→ **WRITTEN EXERCISE**: In the records below, swap "green cap" for "green lid" and keep every other word unchanged. Leave the pictures out of your answer.

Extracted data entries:
•••••

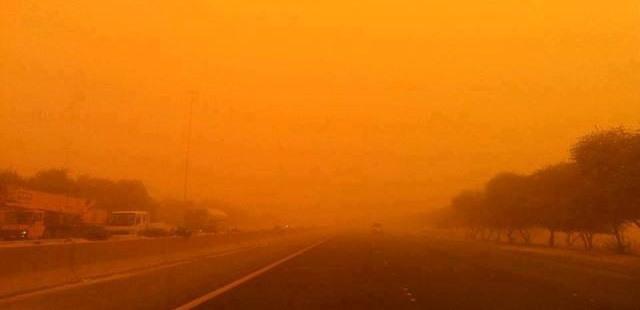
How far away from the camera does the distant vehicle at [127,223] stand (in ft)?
187

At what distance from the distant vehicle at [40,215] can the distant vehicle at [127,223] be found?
7.88 feet

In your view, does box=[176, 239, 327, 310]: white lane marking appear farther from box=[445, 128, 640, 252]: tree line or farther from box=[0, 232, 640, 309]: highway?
box=[445, 128, 640, 252]: tree line

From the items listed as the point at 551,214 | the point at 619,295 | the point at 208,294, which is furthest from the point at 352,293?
the point at 551,214

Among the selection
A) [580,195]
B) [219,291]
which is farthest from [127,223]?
[219,291]

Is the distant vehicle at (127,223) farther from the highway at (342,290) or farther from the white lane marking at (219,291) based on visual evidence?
the white lane marking at (219,291)

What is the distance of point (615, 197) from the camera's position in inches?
1810

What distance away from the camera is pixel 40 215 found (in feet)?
150

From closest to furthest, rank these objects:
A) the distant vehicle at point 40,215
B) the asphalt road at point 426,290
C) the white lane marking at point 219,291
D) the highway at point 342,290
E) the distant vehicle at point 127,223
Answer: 1. the white lane marking at point 219,291
2. the highway at point 342,290
3. the asphalt road at point 426,290
4. the distant vehicle at point 40,215
5. the distant vehicle at point 127,223

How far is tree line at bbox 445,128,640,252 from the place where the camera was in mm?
44219

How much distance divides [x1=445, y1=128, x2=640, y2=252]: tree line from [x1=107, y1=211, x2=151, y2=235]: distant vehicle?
3076 centimetres

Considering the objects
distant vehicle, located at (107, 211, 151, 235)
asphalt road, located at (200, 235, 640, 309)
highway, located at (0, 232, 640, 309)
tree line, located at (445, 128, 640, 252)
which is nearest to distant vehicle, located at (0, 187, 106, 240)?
distant vehicle, located at (107, 211, 151, 235)

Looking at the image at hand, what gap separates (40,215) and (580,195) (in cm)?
3597

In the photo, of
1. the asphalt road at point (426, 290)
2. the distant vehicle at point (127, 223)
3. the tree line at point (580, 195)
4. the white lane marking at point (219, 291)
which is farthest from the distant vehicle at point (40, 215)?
the tree line at point (580, 195)

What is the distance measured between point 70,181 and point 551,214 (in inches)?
1943
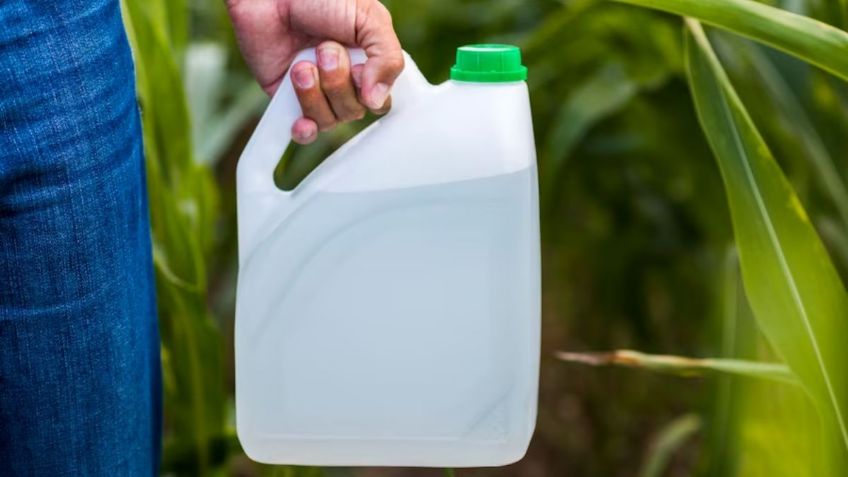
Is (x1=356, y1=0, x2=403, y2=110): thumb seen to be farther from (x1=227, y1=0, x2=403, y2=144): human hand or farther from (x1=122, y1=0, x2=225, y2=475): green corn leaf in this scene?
(x1=122, y1=0, x2=225, y2=475): green corn leaf

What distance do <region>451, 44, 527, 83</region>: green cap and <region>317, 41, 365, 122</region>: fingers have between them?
0.06 metres

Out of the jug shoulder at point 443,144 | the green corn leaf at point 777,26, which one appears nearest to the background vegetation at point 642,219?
the green corn leaf at point 777,26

•••••

→ **RESPONSE TO THE TASK**:
How far away from the camera does the distant vehicle at [127,223] stand (in ft)?
187

At what distance from the distant vehicle at [40,215] can the distant vehicle at [127,223] be found?
7.88 feet

In your view, does box=[176, 239, 327, 310]: white lane marking appear farther from box=[445, 128, 640, 252]: tree line or farther from box=[0, 232, 640, 309]: highway?
box=[445, 128, 640, 252]: tree line

From the items listed as the point at 551,214 | the point at 619,295 | the point at 208,294, which is furthest from the point at 352,293?
the point at 551,214

Among the selection
A) [580,195]
B) [219,291]
which is farthest from [127,223]?
[219,291]

Is the distant vehicle at (127,223) farther from the highway at (342,290) or farther from the white lane marking at (219,291) based on visual evidence?
the white lane marking at (219,291)

What is the distance of point (615, 197) from the camera's position in inches?
1810

What distance away from the camera is pixel 40 215 found (in feet)?
150

From closest to furthest, rank these objects:
A) the distant vehicle at point 40,215
B) the asphalt road at point 426,290
C) the white lane marking at point 219,291
D) the highway at point 342,290
E) the distant vehicle at point 127,223
Answer: 1. the white lane marking at point 219,291
2. the highway at point 342,290
3. the asphalt road at point 426,290
4. the distant vehicle at point 40,215
5. the distant vehicle at point 127,223

How far is tree line at bbox 445,128,640,252 from the place where the camera was in mm?
44219

How much distance divides [x1=445, y1=128, x2=640, y2=252]: tree line from [x1=107, y1=211, x2=151, y2=235]: distant vehicle?
3076 centimetres

Considering the objects
distant vehicle, located at (107, 211, 151, 235)
asphalt road, located at (200, 235, 640, 309)
highway, located at (0, 232, 640, 309)
tree line, located at (445, 128, 640, 252)
which is nearest to distant vehicle, located at (0, 187, 106, 240)?
distant vehicle, located at (107, 211, 151, 235)

Looking at the image at hand, what gap separates (40,215) and (580,195) (in cm)?
3597

In the photo, of
1. the asphalt road at point (426, 290)
2. the distant vehicle at point (127, 223)
3. the tree line at point (580, 195)
4. the white lane marking at point (219, 291)
which is farthest from the distant vehicle at point (40, 215)?
the tree line at point (580, 195)

What is the distance measured between point 70,181 and point 551,214 (in inches)?
1943
Is (x1=356, y1=0, x2=403, y2=110): thumb seen to be farther from (x1=227, y1=0, x2=403, y2=144): human hand or farther from (x1=122, y1=0, x2=225, y2=475): green corn leaf in this scene?
(x1=122, y1=0, x2=225, y2=475): green corn leaf

What distance do <region>451, 44, 527, 83</region>: green lid and <region>317, 41, 365, 122</region>: fingers have between them?
0.06 metres

Out of the jug shoulder at point 443,144 | the green corn leaf at point 777,26, which one appears nearest to the background vegetation at point 642,219?
the green corn leaf at point 777,26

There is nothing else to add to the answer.